Engine bake-off — can anything beat stock llama.cpp on CPU?

Or: TurboQuant lost. Speculative decoding lost. What else have I got?

Published 2026-05-20 (live) · companion to the main article · cells on /results

The setup

Same shared CPU box (Xeon E-2176G, AVX2 yes / AVX-512 no, 4-core cgroup, 12 GB memory cap). Same 35-case BFCL subset. Same Q4_K_M weights. Same --reasoning off --reasoning-budget 0. Only the inference engine changes per cell.

Baseline (already published):

Model	Engine	gen tok/s	p50 ms	Overall pass
Qwen 3.5 4B	stock llama.cpp	9.79	13,739	91.4 %
gemma-4-E4B-it	stock llama.cpp	8.59	6,240	94.3 %
Phi-4-mini	stock llama.cpp	10.62	7,517	0.0 %†

†broken jinja tool-calling — see Phi anomaly in the main article. Workaround variant: 74.3 %.

Engines tested

Five candidates from the bake-off spec. Two have results, three are next:

Engine B — llama.cpp + speculative decoding

Same Qwen3.5-4B-Q4_K_M target, plus a Qwen3.5-0.8B-Q4_K_M draft model loaded via --spec-draft-model (modern flag is -md). --spec-draft-n-max 8 --spec-draft-n-min 2.

Result on Qwen:

Metric	std	specdec	Δ
p50 latency	13.7 s	20.4 s	1.48× slower
Overall pass	91.4 %	88.6 %	−2.9 pp
Simple / multi-func / parallel	95 / 90 / 80 %	90 / 90 / 80 %	small regression on simple

Counterintuitive verdict — slower, not faster. Published 2.5-3× CPU speedups for speculative decoding are on 7B+ targets where draft-model inference is genuinely tiny relative to target per-token cost. At the 4B-class scale on a 4-core cgroup, draft+verify orchestration eats more than the drafts save. Anti-pattern for small models on CPU.

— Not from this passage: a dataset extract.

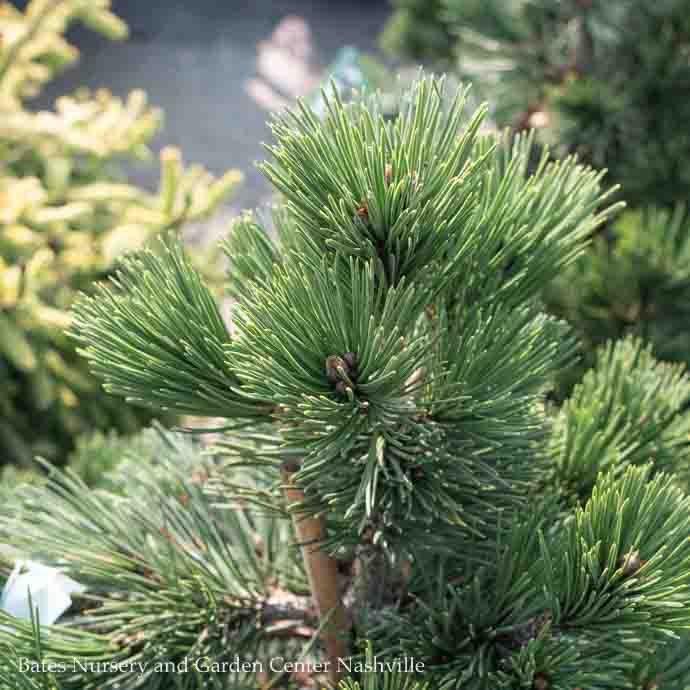 #6 Pinus leucodermis (heldreichii) Irish Bell/Bosnian Pine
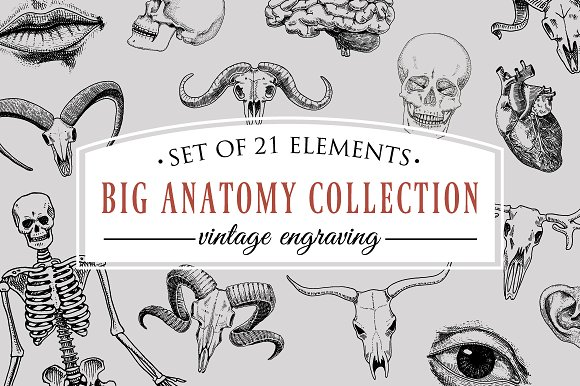 Human Biology Anatomy Illustration Engraved Hand Drawn In Old Sketch And Vintage Style Skull Or Skeleton Silhouette Bones Of The Body Lips And Ear With Nose Brain And Heart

Engine D — `ik_llama.cpp` (ikawrakow fork)

Published claim: ~2× faster than mainline on AVX2 Xeon. Built from current master (40254a5) inside ubuntu:22.04 Docker: cmake -DGGML_NATIVE=ON -DGGML_AVX2=ON -DGGML_CUDA=OFF -DGGML_METAL=OFF -DLLAMA_CURL=ON. The build emits "Using optimized iqk matrix multiplications" + "Enabling IQK Flash Attention kernels" — both are AVX2-specific paths.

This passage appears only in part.